[Opening Document segment section]

Global milk production across major dairy-exporting regions has surged in 2025. According to an analysis cited by DairyHerd, year-to-date (through July) output among the top export markets is up by about 1% compared to 2024, adding approximately 3.7 billion pounds of milk to global supply.
That surplus is big enough to produce hundreds of millions of pounds of additional dairy commodities — extra cheese, butter, milk powder etc.
But global demand — both domestic consumption and international trade — is not rising at the same pace. Export markets are showing signs of fatigue, and many regions are already reporting growing inventories and falling or volatile commodity prices.
As a result, the “glut” is pressuring prices across the board — butter, SMP/WMP, cheese, whey, etc — squeezing margins for both producers and processors.
In short, the global dairy market is facing a structural oversupply — what analysts are calling a “global milk glut” or “wall of milk” — which is raising serious concerns about sustainability of dairy incomes and price stability.

[Closing Document segment section]

-- Task set --
(1) Write out the stretch of the milk surplus text from "But global demand" through "volatile commodity prices.", word for word.
(2) Extend the text on the global milk glut, picking up right after its final sentence.
The records that follow are separate material, apart from the text on the global milk surplus.

[Opening Supplied data section]

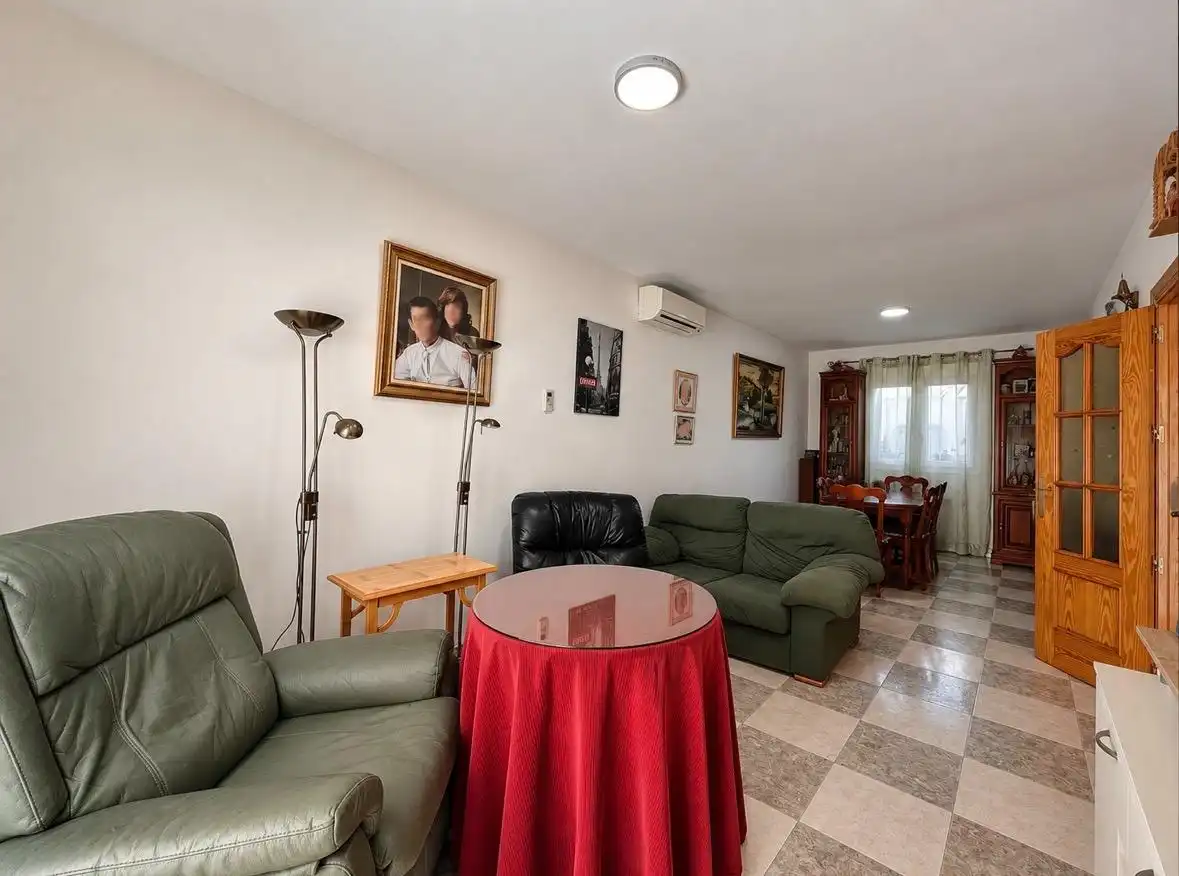 Sala de estar de Casa adosada en venta en Fuente Vaqueros con Aire acondicionado, Calefacción y Terraza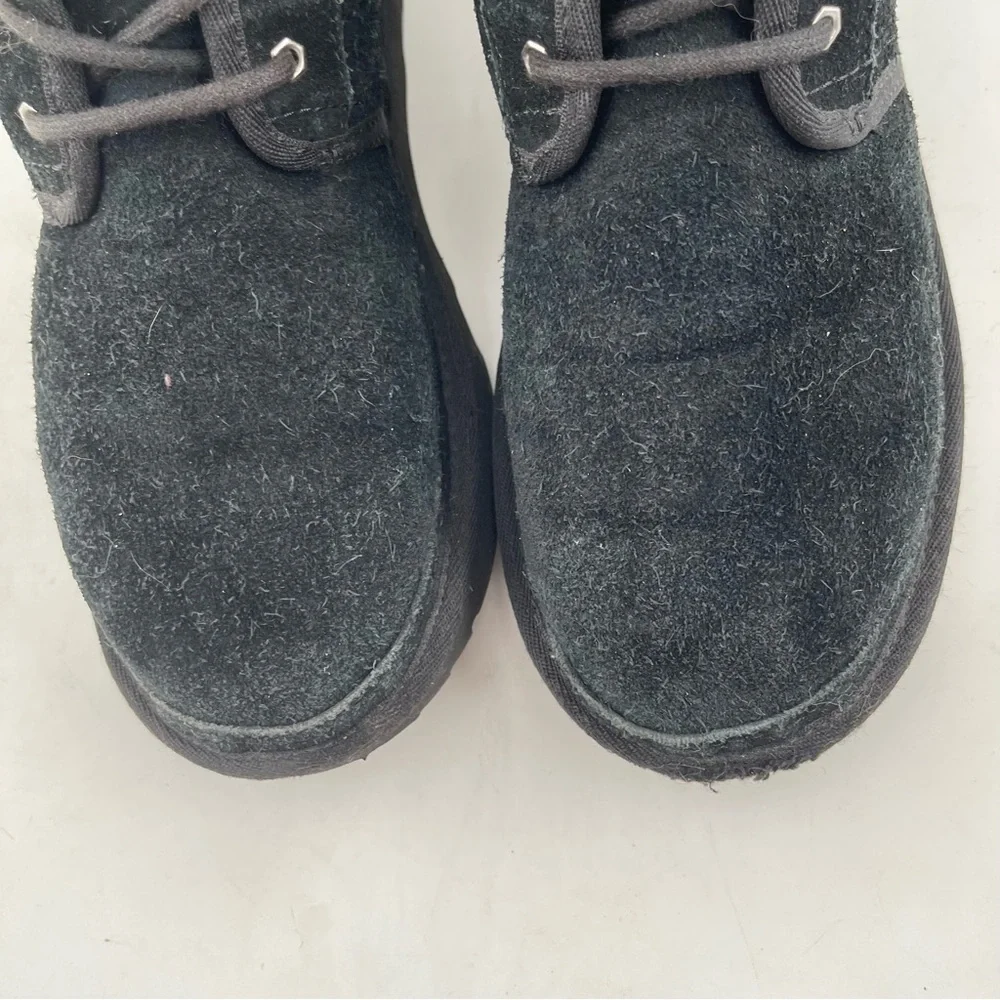 Ugg Unisex Kids Neumel II- SZ 6 -Black Suede‎ Lace-Up Sherpa Lined Chukka Boot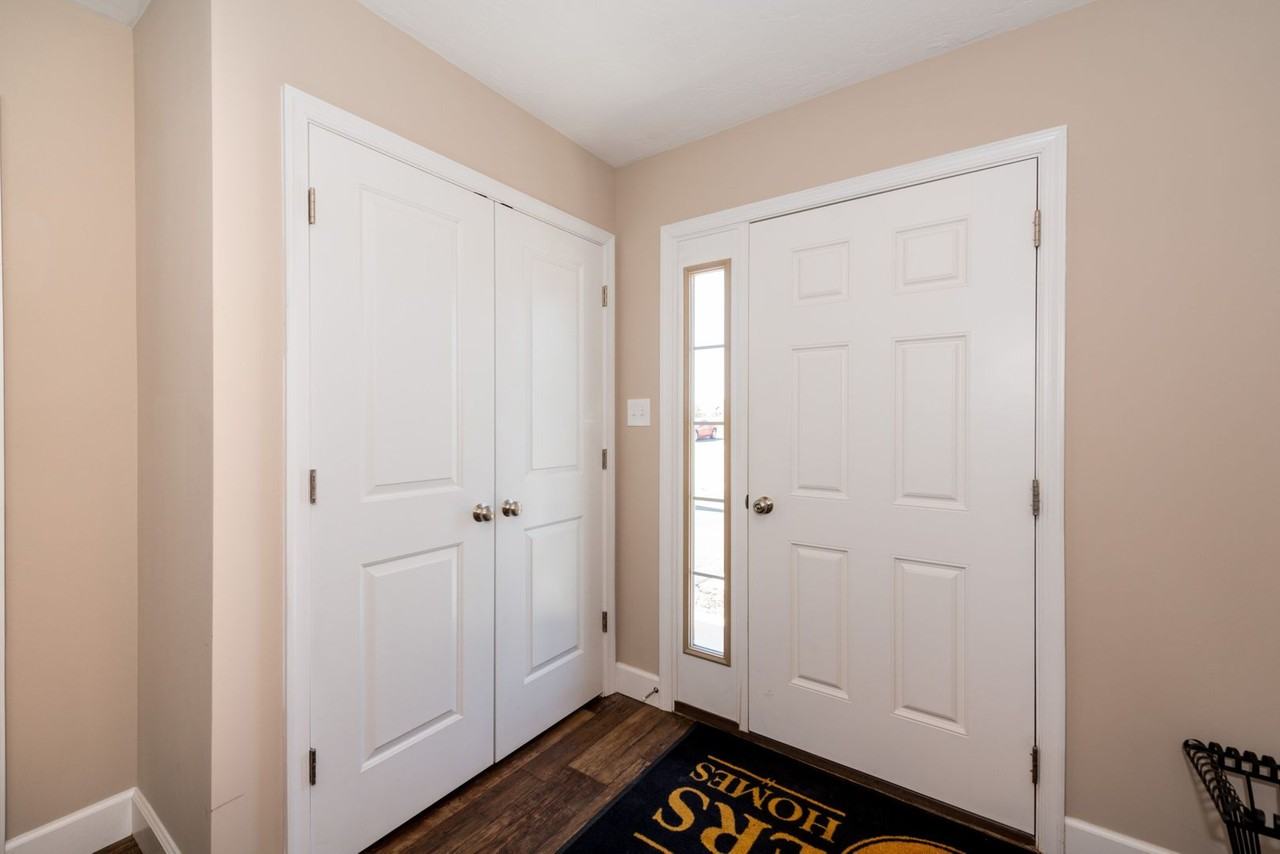 119 Katelyn Dr - Photo 2 of 21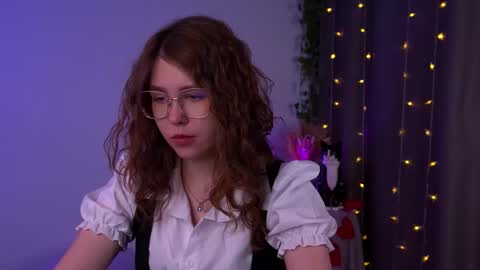 Snapshot of lisa_roses chatting on 15, 11, 2025 Lisa online show from 15, 11, 2025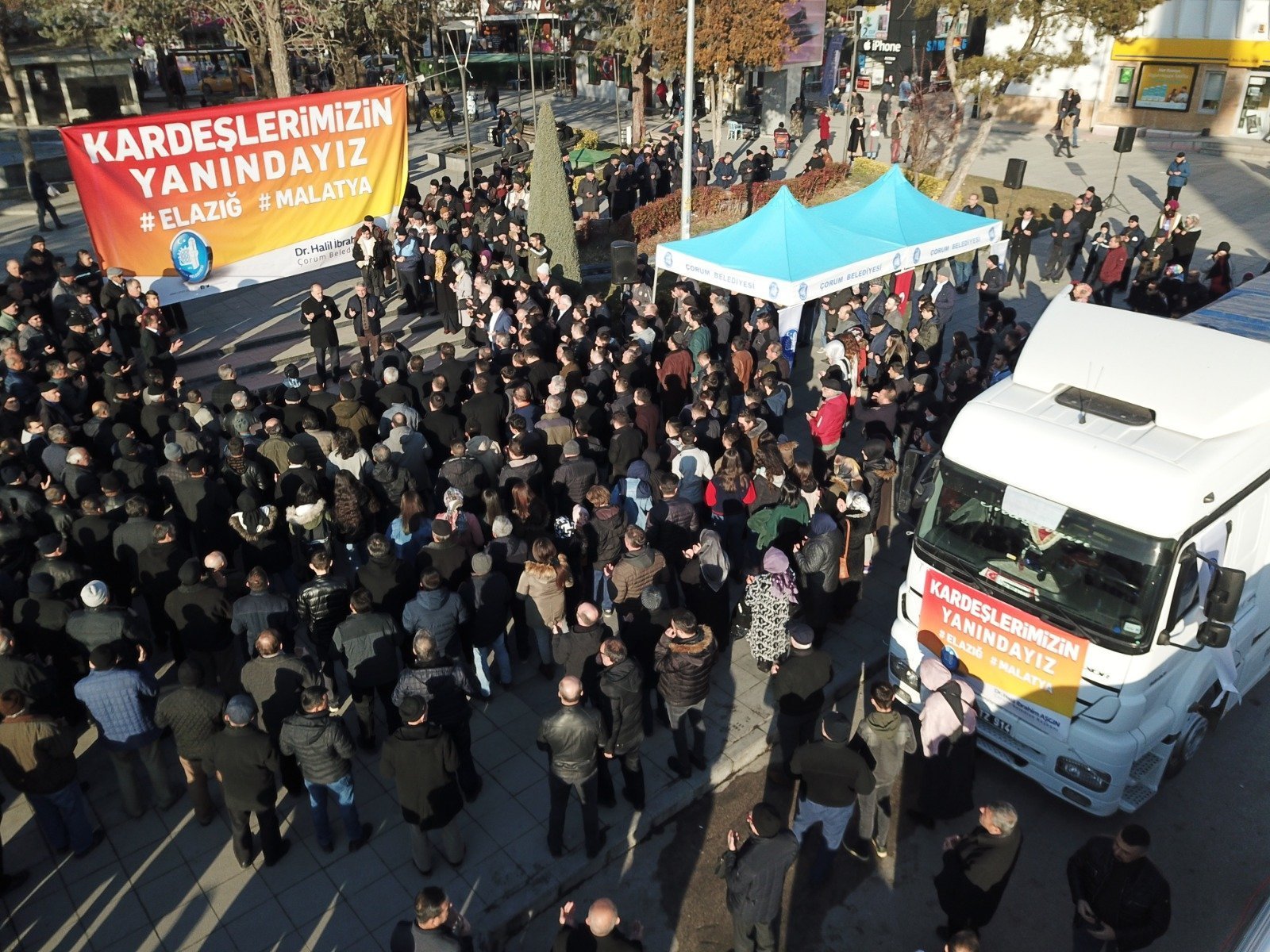 Çorum'dan deprem bölgesine 3 TIR yardım malzemesi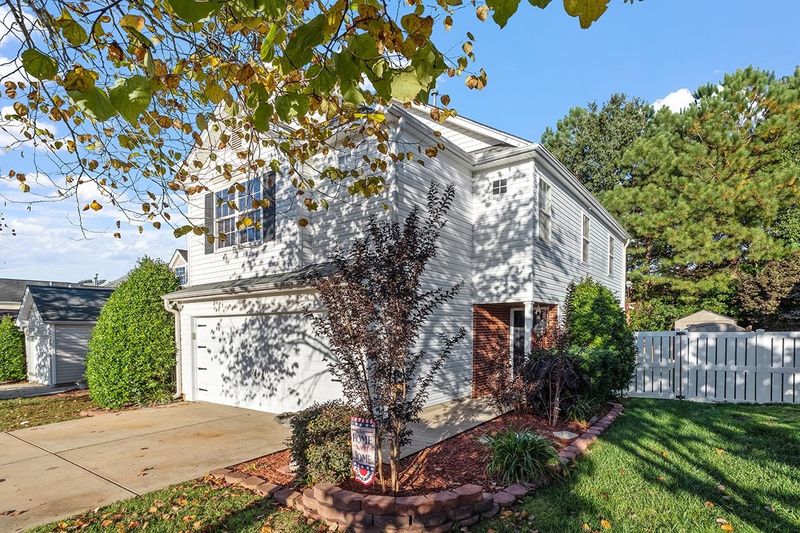 5508 Roan Mountain Dr, Raleigh, NC 27613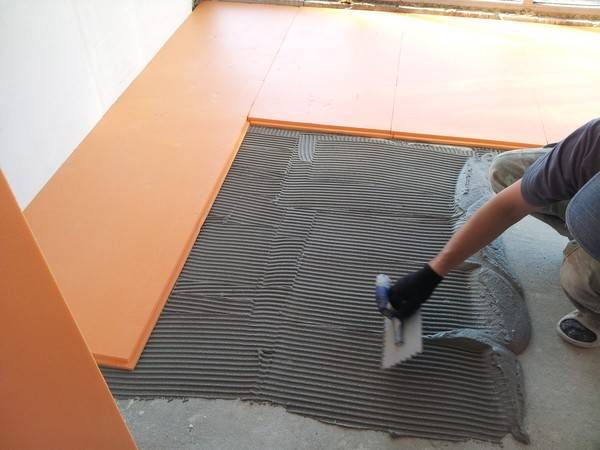 Укладка пеноплекса на бетонный пол и по плитам перекрытия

[Closing Supplied data section]

-- Results of the exercise --
(1)
But global demand — both domestic consumption and international trade — is not rising at the same pace. Export markets are showing signs of fatigue, and many regions are already reporting growing inventories and falling or volatile commodity prices.

(2)
Even though this is a global phenomenon, it has important implications for India, because:
India is a major global producer, and Indian processors often compete (directly or indirectly) with global commodity markets for exports (e.g. SMP, WMP, butter, cheese, etc.).
If global commodity prices remain depressed due to oversupply, export-oriented dairy producers in India may find margins squeezed — especially in SMP, WMP, butter, cheese.
Domestically, while liquid milk consumption may remain stable (due to population & demand growth), value-added segments might suffer if export-driven demand slows, or if global oversupply depresses international reference prices (which often influence local wholesale rates).
For investors / entrepreneurs looking to build large-scale dairy processing plants (cheese, SMP/WMP etc.), the surplus means heightened market risk — oversupply could erode returns, especially if demand doesn’t pick up as expected.
At the same time:
For domestic-market–oriented dairy, this could mean lower raw-milk procurement costs (if global price pressure drags domestic prices down), which could benefit processors focusing on value-added products for the Indian market (cheese, paneer, ghee, etc.), assuming domestic demand holds.
But for farmer incomes — especially those relying on commodity exports or on cooperatives active in global supply chain — the “glut” may erode their profitability unless supply is managed or value-addition is promoted.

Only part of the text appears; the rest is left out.